Now and again a really resonant wave collapses on my desktop, and this morning it’s the video of Robert Force doing “On the Hard Drive Now” (12MB, about 3 minutes) linked at Old Blue Bus. Jeez, I’m gettin’ to be one of those Old Guys who remembers when… and gets out the old Richard and Mimi Fariña records for a bout of nostalgia. Suppose I’ll hafta reread Been Down So Long It Looks Like Up to Me. Yup, there it is on the top shelf…
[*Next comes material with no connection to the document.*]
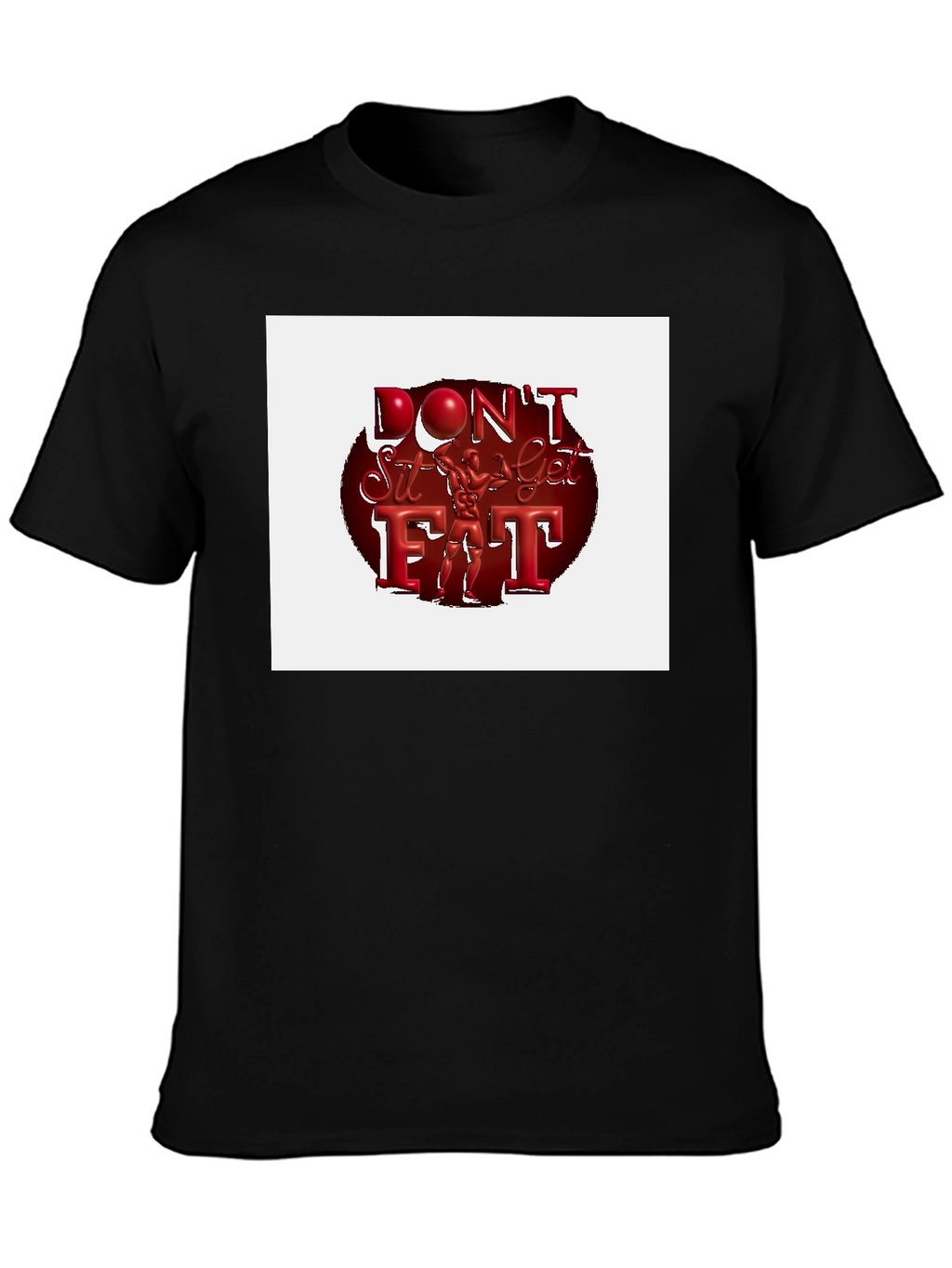 Dont Sit Get Fit T-Shirt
On creativity, and bittersweetness

Don’t miss ZeFrank in his Last Week of The Show. Today’s episode is both poignant and pointed, as the best of his whatevertheyares generally are. Trying to find the words to describe my own emotional entanglement with The Show, I’m projected toward polyvalent and semantically fraught expressions from other languages: the Portuguese Saudade and the German Sehnsucht as in Reitz’s Heimat series, and Wikipedia points me to the Japanese expression Mono no aware. The archive of the year’s shows (mentioned today, and to be sponsored by ??Dewar’s??) is gonna be rich territory for mashups.
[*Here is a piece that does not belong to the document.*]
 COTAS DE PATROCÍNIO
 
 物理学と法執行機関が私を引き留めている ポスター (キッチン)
Stepping in the same river

I spent the weekend walking around Boston and Cambridge, revisiting old haunts and enjoying the leading edge of what will eventually turn into Spring. Among the locales I visited were Harvard’s Agassiz Museum (nowadays it’s called “Natural History”) and Peabody Museum of Anthropology, both of which I frequented at several points in my young and not-so-young life. Many of my favorites were still in place, and I could trace the distant origins of later fascinations. The stuffed animals were pretty startling because I remembered expressions and postures very exactly. Even the basic smells of the place are pretty much the same as they were when I first knew them about !! 60 !! years ago… Amongst the ornithological specimens I found illustrations for

Auk! that’s no puffin I know
Can’t pronounce “guillemot”
...can't pronounce 'guillemot'
That’s a murre
...that's a murre

(Hark back to mid-2006 for other “That’s amore” variants)

Another bit of resonance was the ceiling-hung skeleton of a Right Whale which I can remember being especially impressed by as a child:

business end of a baleen whale

…which was (doubtless) the source of the image I used to retail to classes of students as an analogy for the search process: you take in a LOT of information and sort through it as a baleen whale sieves krill, keeping the tasty bits…
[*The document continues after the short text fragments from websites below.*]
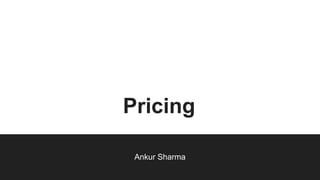 Pricing
Ankur Sharma
 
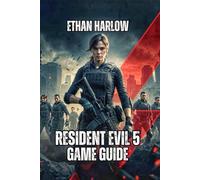 Resident Evil 5 Game Guide: Strategic Walkthroughs, Professional Mode Tactics, and Boss Fight Breakdowns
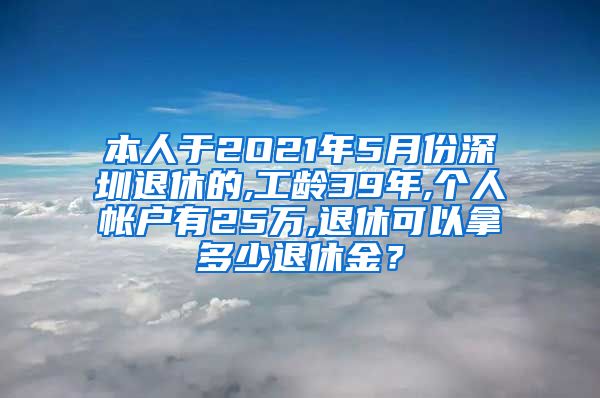 本人于2O21年5月份深圳退休的,工龄39年,个人帐户有25万,退休可以拿多少退休金？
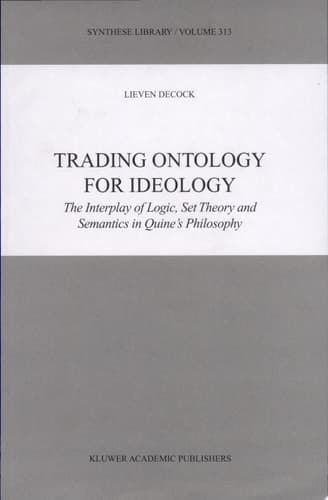 Trading Ontology for Ideology The Interplay of Logic, Set Theory and Semantics in Quine's Philosophy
Another image, from a later date, is provided by the Pirarucu

Pirarucu

…the namesake of the Collaborative Information Management tool I was working on in Summer 2002 –a scheme that was Ahead of Its Time.

A seriously wonderful CD

Ry Cooder’s brand new My Name is Buddy is surely not for just everybody, but it certainly has brightened the corner where I am for the last 24 hours (ever since the UPS dude delivered it, still warm from the anvil). Sidemen include Mike Seeger and Roland White (to cite two of my own musical heroes), and the artwork on the album is stunning too. Check out this story from last Sunday’s Observer for further details and inducements to purchase.

EatingAsia again

Really the most mouth-watering food writing AND food photography (surely this complex vice needs a name… gustopr0n?). Today’s episode, on a Hokkienese Hideaway in Kuala Lumpur, is paradigmatic, no doubt about it. Just drink in the poetry:

Her wide, stubby yam strips go all sticky-chewy in a dark soy-soused stir-fry with cabbage, pork, and shrimp. White cabbage, Chinese celery, and pork cracklins add crunch, but the overriding flavor here is a wonderful char from the high-fired wok

That last phrase is the chorus of a foodie chantefable that I aspire to write someday.